A organização extremista diz ainda que não haverá exceções nesta decisão "independentemente da posição que se ocupe" e antecipou que vai continuar a distribuir ajuda alimentar duas vezes por mês.

O valor do salário dos combatentes continua a ser desconhecido. 

O Observatório Sírio afirma que existe uma sensação de descontentamento entre os combatentes sírios do grupo radical, porque os seus salários tinham sido reduzidos, mas os dos combatentes de outras nacionalidades árabes e de outros países tinham sido aumentados.
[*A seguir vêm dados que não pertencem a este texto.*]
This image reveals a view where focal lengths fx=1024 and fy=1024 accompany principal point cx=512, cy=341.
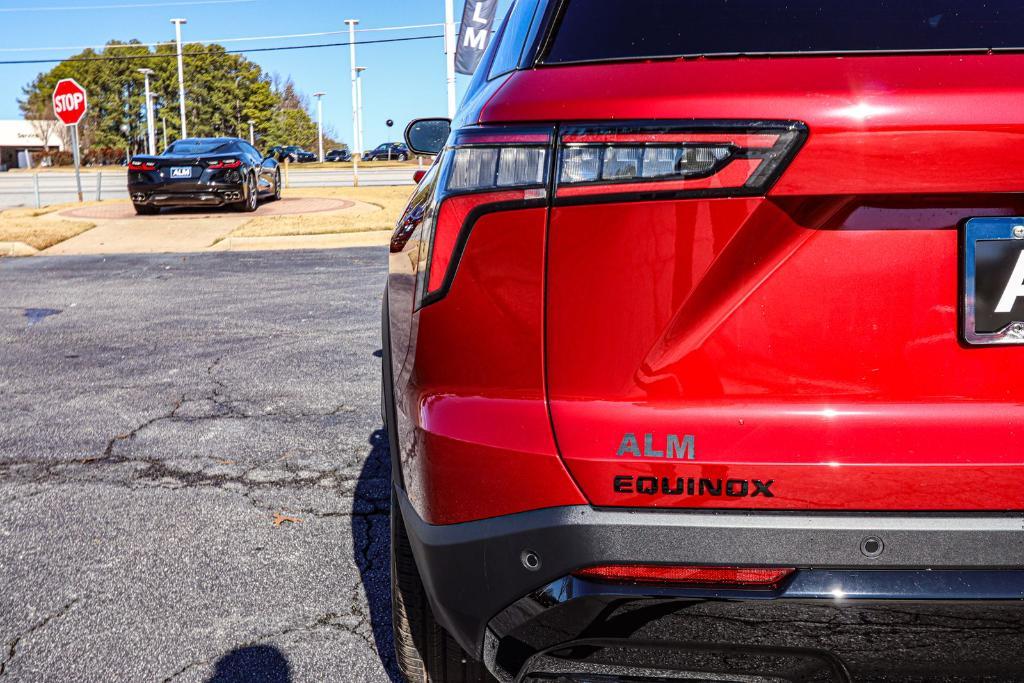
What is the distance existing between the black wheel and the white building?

Em outubro, o Centro de Análise do Terrorismo da França, com sede em Paris, estimou que a fortuna do EI fosse de 2,2 mil milhões de dólares (cerca de 2 mil milhões de euros), construída através de impostos cobrados em territórios iraquianos e sírios e de exportações petrolíferas. 

Nos últimos meses, o EI perdeu território na Síria para as forças curdas, que estão aliadas com grupos armados árabes e recebem o apoio dos Estados Unidos, em várias províncias sírias como Aleppo, Al Raqqa e Al Hasaka.